TONY Clark is standing in the middle of a giant warehouse in Huddersfield surrounded by conveyor belts dotted with endless amounts of clothes.

The belts run from one end of the factory to another, swirling out from a large holding cage filled with bin bags.

Workers pore over jeans, sweaters and jumpsuits and separate them into bins. There are piles for every style imaginable – retro clothes, designer duds, gothic looks.

The supply is endless – over 120 tonnes (15,000 bin bags) of clothing are delivered here every week.

Wastesaver, the factory in Colne Road off Chapel Hill whose floor resembles that of a thousand teenagers’ bedrooms, is where all the clothes, shoes, and textiles that couldn’t be sold in any of Oxfam’s 700 shops across the UK end up.
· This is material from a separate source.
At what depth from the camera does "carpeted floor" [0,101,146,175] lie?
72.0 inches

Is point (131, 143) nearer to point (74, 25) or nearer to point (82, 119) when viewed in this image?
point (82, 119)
Clark is the manager, and today he’s going to tell me why I should recycle my bras.

It doesn’t occur to us to recycle our clothing; whether we’ve worn it to shreds or not at all, it’s more likely than not that we’ll bin it rather than donate it to charity.

Clothing even comprises 3% of all the stuff we throw away.

But at least half of all of it can be reworn or reused, according to WasteOnline, and bras, interestingly enough, are some of the most valuable items to come out of our trash.

You might wonder who on Earth might want your old bras, much as I did. The answer is easy: Africans, says Clark.

“African buyers are looking for fashionable and colourful items and bras are that kind of item,” he explains.

“They’re very expensive to manufacture new and difficult to replicate with local textiles, so the market for them is just huge.”

Phew – so at least that means that my slightly misshapen Calvin Klein bra won’t be gracing the rails of my local Oxfam.

But what else ends up in Huddersfield?

“We can get anything, really,” says Clark.

“Out of season stuff like anoraks that we don’t have enough room to store, or Primark-type clothing that retails new at £3.99, so we can only sell it for £1 and not earn any profit – that comes through here a lot.

“And sometimes we get designer stuff too, Vivienne Westwood or Firetrap or Diesel jeans. We cherry-pick through it all and send the best stuff back to be resold in the UK markets, and the rest goes abroad.”

The 22,000 square foot factory acts as a sort of trade intermediary between the UK and the rest of the world where jeans, blouses, swimsuits, shorts and colourful ’summer’ styles (including bras) are sold on to sub-Saharan Africa. Autumn/winter styles of heavier trousers and jumpers go to Eastern Europe and the cheaper-priced items go to Asia or the Middle East.

Textile recycling originated in the Yorkshire Dales about 200 years ago, and these days Wastesaver, located in West Yorkshire, is helping to keep that tradition alive.

The clothes arrive, and leave, in black bin bags. It’s like the ultimate recycler, with Clark acting as the ultimate trader.

So what if you don’t donate to Oxfam, or you still think that old tracksuit really is best suited to the bin, rather than any charity? There’s still a place for it to go – and it’s not the dump.

Clothes are bulky – anyone who’s ever tried to pack a suitcase can tell you that much. So how will throwing your clothes into a giant landfill help?